▶ _Metin Parçası_:
____________________

"Ümitvar olunuz, şu istikbal inkılâbı içinde en yüksek gür sada İslâm'ın sadası olacaktır."

Piyasalar

“Bediüzzaman Dede” diye peşinden koşardık

Misbah ERATİLLA
02 Ekim 2020, Cuma
Babam Süleyman Kartal, çok musîbetlerden geçmişti ve meşakkatli bir hayatı olmuştu.

On yıl cephede savaşmış ve son olarak Yunanlılarla savaşa da katılmıştı. Savaş bittiğinde komutanı olan binbaşı “Gitme burada kal. Bak, Rumlar evlerini, eşyalarını terk edip gitmişler. Bunların bıraktıkları tabiî ki sizlerin hakkıdır.” demiş ona. Babam “Vatanı düşmandan kurtardık önemli olan budur memleketime annemin babamın yanına gideceğim. Başkasının malına mülküne el sürmem.” diyerek bunu elinin tersiyle itmişti. Binbaşı babamı çok sevdiğinden ısrar ederek “Tamam memleketine git ananı babanı gör; sonra geri dön mal mülkleri üzerine geçireyim.” demiş. Babam “Dünya malı dünyada kalır.” diyerek hiçbir şey almayarak memleketine dönmüş. Annem babamla ilgili hatıraları anlatırken ben de çocuk aklımla anneme “Azıcık alıverseydi babam ne olurdu sanki!” diye söylerdim. Babamın o zaman ne kadar doğru yaptığını yıllar sonra anladım. Minnetsiz bir hayatı başı dik yaşadığı için onunla hep gurur duydum.

Babam annemle evlenmeden önce iki evlilik yapmış. İlk eşi hastalanır ve Afyon hastanesine yatırılır. Ertesi gün ziyaretine gittiğinde eşinin öldüğünü ve defnedildiğini söylerler. Eşinin kalan giysilerini bir torba içinde ona teslim ettiklerinde savaşta almadığı yaraları o gün hastanede almış. Çocuklarıyla tek başına ortada kalır. Bir müddet sonra tekrar evlenir. İkinci eşi de kısa bir süre sonra vefat edince son evliliğini annem Sıdıka ile yapar. Babam Bolvadin’de işsiz kalınca Emirdağ’a iş aramaya gider ve arkadaşlarıyla “Bediüzzaman Hazretleri’ni de ziyarete gidelim.” derler. Babamı ilk defa gören Bediüzzaman Hazretleri ona “Senin işin hazır, senin işin hazır!” dedikten kısa bir süre sonra bir handa iş bulur ve hanın karşısında da bir ev tutar.

____________________

▶ _Sağlanan Veriler_:
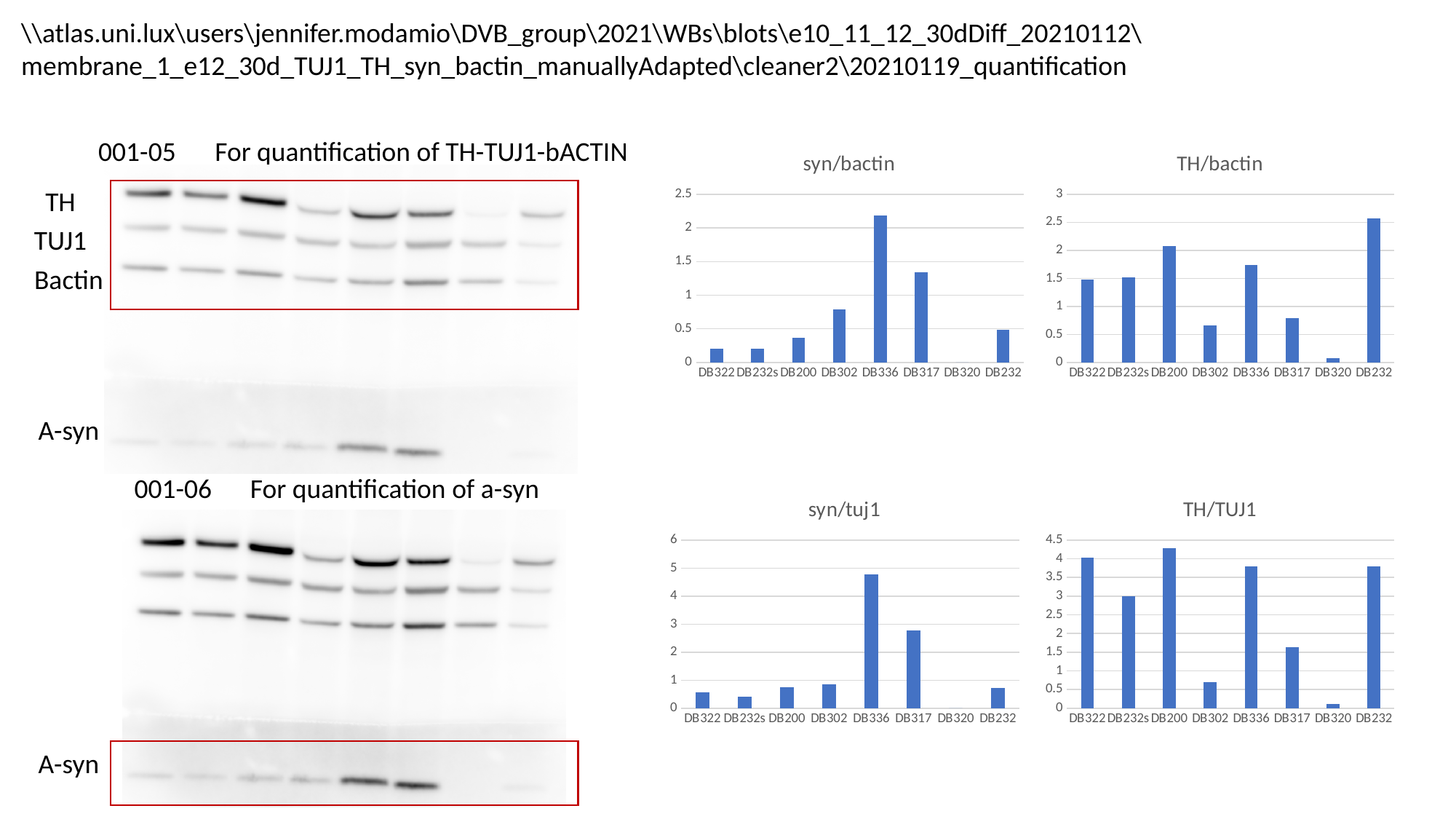
In the TH/TUJ1 chart, which category has the lowest value? DB320 What kind of chart is the syn/bactin chart? bar chart In the TH/bactin chart, which category has the lowest value? DB320 How many categories are shown on the x axis of the TH/TUJ1 chart? 8 In the TH/TUJ1 chart, is the value for DB302 greater or less than 1? less In the syn/tuj1 chart, which is larger, the value for DB317 or the value for DB302? DB317 In the TH/bactin chart, which is larger, the value for DB200 or the value for DB336? DB200 In the TH/bactin chart, which category has the highest value? DB232 In the syn/bactin chart, which category has the highest value? DB336 In the syn/tuj1 chart, which category has the highest value? DB336 In the syn/bactin chart, is the value for DB336 greater or less than 2? greater In the syn/tuj1 chart, is the value for DB336 greater or less than 4? greater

____________________

▶ _Görevler_:
1) Bediüzzaman ile ilgili hatıranın "Babam annemle evlenmeden" sözlerini içeren yerde başlayıp "bir ev tutar." sözleriyle biten bölümünü harfi harfine aktarın.
2) Bediüzzaman ile ilgili hatırada babanın ilk eşi hangi hastaneye yatırılmıştır?
3) Bediüzzaman ile ilgili hatırayı son cümlesinden sonra devam ettirin.

▶ _Görev Yanıtları_:
1)
Babam annemle evlenmeden önce iki evlilik yapmış. İlk eşi hastalanır ve Afyon hastanesine yatırılır. Ertesi gün ziyaretine gittiğinde eşinin öldüğünü ve defnedildiğini söylerler. Eşinin kalan giysilerini bir torba içinde ona teslim ettiklerinde savaşta almadığı yaraları o gün hastanede almış. Çocuklarıyla tek başına ortada kalır. Bir müddet sonra tekrar evlenir. İkinci eşi de kısa bir süre sonra vefat edince son evliliğini annem Sıdıka ile yapar. Babam Bolvadin’de işsiz kalınca Emirdağ’a iş aramaya gider ve arkadaşlarıyla “Bediüzzaman Hazretleri’ni de ziyarete gidelim.” derler. Babamı ilk defa gören Bediüzzaman Hazretleri ona “Senin işin hazır, senin işin hazır!” dedikten kısa bir süre sonra bir handa iş bulur ve hanın karşısında da bir ev tutar.

2) Afyon hastanesine yatırılmıştır.

3)
Evimizin geniş ve güzel bir bahçesi vardı. Benim çok sevdiğim bir de kümesimiz vardı. Tavuklarımızın sayısı çoktu. Bediüzzaman Hazretleri yumurtayı bizden alırdı. Zübeyir Gündüzalp gelir götürürdü. Bediüzzaman Hazretleri’nin kedileri vardı. Pencereden kedilerine yemek verirken onu seyrederdim. Okula başladığımda “Okuma yazma öğreneceğim Üstadın kitaplarını okuyacağım.” diye çok sevinirdim. Okula gidip gelirken Bediüzzaman Hazretleri’nin penceresine bakar ”Acaba onu görür müyüm?” diye gözlerimi pencereden ayırmazdım. Bazen perdeyi kaldırır ellerini göğsüne ve başına koyar gülümseyerek beni selâmlardı. Ben de onu gördükten sonra okula koşar büyük bir mutluluk içinde derse giderdim. Eve döndüğümde anneme heyecanla Bediüzzaman Hazretleri’ni nasıl gördüğümü anlatırdım. Annem bana Üstad ve Risalelerden söz ettiğini çok iyi hatırlıyorum. Bazen de Bediüzzaman Hazretleri’ni görürüm diye penceresinin altında oyun oynardım. Sokakta oynarken Bediüzzaman Hazretleri’nin arabası geldiğinde bütün çocuklar “Bediüzzaman dede, Bediüzzaman dede” diye arabasının arkasından koşardık. Camiye gidip gelirken de onu beklediğimizi hatırlıyorum.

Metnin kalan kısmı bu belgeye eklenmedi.